On Mon, Nov 18, 2024 at 12:16 PM Russell Standish <[email protected]>
wrote:

> On Mon, Nov 18, 2024 at 11:48:28AM +1100, Bruce Kellett wrote:
> > On Mon, Nov 18, 2024 at 11:35 AM Russell Standish <[email protected]
> >
> > wrote:
> >
> >     On Mon, Nov 18, 2024 at 11:14:16AM +1100, Bruce Kellett wrote:
> >     >
> >     > But there are no branches to be "equally real". You are fond of
> calling
> >     sound
> >     > arguments "non sequitur".
> >
> >     If the arguments were sound, I would not call them non-sequitur.
> There
> >     is the possibility I missed something you consider obvious, but in
> >     that case, I just ask you to dig deeper to join the dots.
> >
> >
> > The epistemic interpretation says that the wave function is merely a
> summary of
> > our knowledge of the physical situation. And it gives the probabilities
> for
> > various future outcomes. There are no "branches", so there is nothing to
> be
> > "equally real".
> >
>
> There is observational evidence for at least one branch. To say an
> epistemic interpretion implies there are no branches is a
> misinterpretation of epistemic interpretation, if not a complete
> strawman.
>

Possibly the trouble here is that your argument really has nothing to do
with quantum mechanics. So arguments about interpretations of quantum
mechanics, and the difference between Everett and the epistemic
interpretation, are beside the point as far as you are concerned.

>     > Your claim that all branches are equally real is
> >     > indeed a non sequitur, in that it does not follow from anything at
> all.
> >
> >     Indeed. As is that there is only a single reality.
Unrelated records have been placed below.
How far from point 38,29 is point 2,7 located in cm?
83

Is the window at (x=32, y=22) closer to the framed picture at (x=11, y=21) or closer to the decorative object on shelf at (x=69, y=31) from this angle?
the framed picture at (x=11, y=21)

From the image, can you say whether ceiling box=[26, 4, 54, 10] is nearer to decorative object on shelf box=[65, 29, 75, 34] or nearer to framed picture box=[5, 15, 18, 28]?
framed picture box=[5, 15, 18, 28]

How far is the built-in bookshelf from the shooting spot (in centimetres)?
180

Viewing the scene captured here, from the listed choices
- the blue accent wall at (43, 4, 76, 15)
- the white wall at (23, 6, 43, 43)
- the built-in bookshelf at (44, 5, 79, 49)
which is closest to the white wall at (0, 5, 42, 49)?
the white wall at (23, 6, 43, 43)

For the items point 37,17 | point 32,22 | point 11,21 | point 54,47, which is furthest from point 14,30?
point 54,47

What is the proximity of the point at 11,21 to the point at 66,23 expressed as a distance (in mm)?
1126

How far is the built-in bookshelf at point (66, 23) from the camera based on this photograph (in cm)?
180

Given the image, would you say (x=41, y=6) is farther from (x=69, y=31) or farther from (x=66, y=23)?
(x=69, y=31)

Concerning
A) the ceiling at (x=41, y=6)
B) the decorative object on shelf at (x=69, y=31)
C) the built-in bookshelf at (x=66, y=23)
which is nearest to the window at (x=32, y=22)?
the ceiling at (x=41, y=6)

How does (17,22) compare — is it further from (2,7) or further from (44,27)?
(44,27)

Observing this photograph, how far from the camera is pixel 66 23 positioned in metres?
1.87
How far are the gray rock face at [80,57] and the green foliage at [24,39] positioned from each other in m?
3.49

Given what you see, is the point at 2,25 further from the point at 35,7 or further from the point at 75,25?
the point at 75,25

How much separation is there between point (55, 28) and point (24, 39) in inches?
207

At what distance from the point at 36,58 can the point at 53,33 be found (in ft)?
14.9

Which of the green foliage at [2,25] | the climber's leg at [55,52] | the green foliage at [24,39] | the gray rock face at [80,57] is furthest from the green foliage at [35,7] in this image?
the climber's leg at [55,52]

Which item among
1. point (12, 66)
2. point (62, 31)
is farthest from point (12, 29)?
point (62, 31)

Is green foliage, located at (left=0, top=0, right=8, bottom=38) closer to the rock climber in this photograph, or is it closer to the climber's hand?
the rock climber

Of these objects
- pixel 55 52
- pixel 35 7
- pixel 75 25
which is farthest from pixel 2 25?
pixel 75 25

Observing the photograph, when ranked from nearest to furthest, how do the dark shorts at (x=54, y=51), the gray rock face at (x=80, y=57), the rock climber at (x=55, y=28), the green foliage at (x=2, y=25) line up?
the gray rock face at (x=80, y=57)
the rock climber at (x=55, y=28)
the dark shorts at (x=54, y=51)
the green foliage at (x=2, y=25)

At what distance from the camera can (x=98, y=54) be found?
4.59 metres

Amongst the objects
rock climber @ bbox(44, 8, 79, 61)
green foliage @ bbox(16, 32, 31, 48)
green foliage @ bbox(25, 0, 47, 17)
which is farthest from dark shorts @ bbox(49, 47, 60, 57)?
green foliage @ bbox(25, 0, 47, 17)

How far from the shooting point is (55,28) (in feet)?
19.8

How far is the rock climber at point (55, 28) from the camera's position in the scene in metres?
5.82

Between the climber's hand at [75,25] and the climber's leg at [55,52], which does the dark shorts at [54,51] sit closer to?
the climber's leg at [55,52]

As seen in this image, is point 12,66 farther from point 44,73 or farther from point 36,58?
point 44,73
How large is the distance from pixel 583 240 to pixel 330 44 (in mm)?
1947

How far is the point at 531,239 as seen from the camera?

But one is
> simpler than
> >     the other. A lot of people get Occam's razor wrong here.
> >
> >
> > There is only one reality, and a set of probabilities for future
> outcomes. The
> > simplest solution is that the so-called "other worlds" do not exist.
> They are
> > just a figment of your imagination. I know that your starting point is
> that
> > "everything exists" is simpler than any other proposition. But if you do
> not
> > start from there, you can see that this position is indeed otiose.
> >
>
> But I do start from there. Because it is a consequence of Solomonoff-Levi
> induction, sometimes known as Occam's razor theorem.
>

Any so-called theorem depends on its assumptions. And Solomonoff induction
may not amount to a hill of beans.

I know that your position stems from many years of discussions on the
"everything" list, but I have never bought into the idea that everything is
simpler than the scientific approach based on the phenomenology of the
world around us. Science trumps speculative philosophy every time, and this
thread started as a discussion of interpretations of quantum mechanics. So
arguments from quantum mechanics are relevant, and not "non sequiturs" as
you so frequently claim.

Bruce

In order to get to your "There is only one reality", you _have_ to add
> a mysterious something, call it what you will. My assertion is that
> that "something" is probably a figment of imagination. Nobody in 20
> odd years of arguing about this has been able to point their finger at
> anything that will do the job. The closest I've seen is an appeal to
> Goedel incompleteness, that (if believed) would privilege the integers
> as something more real than anything else, but that seems to lead to
> an even deeper multiverse than the MWI.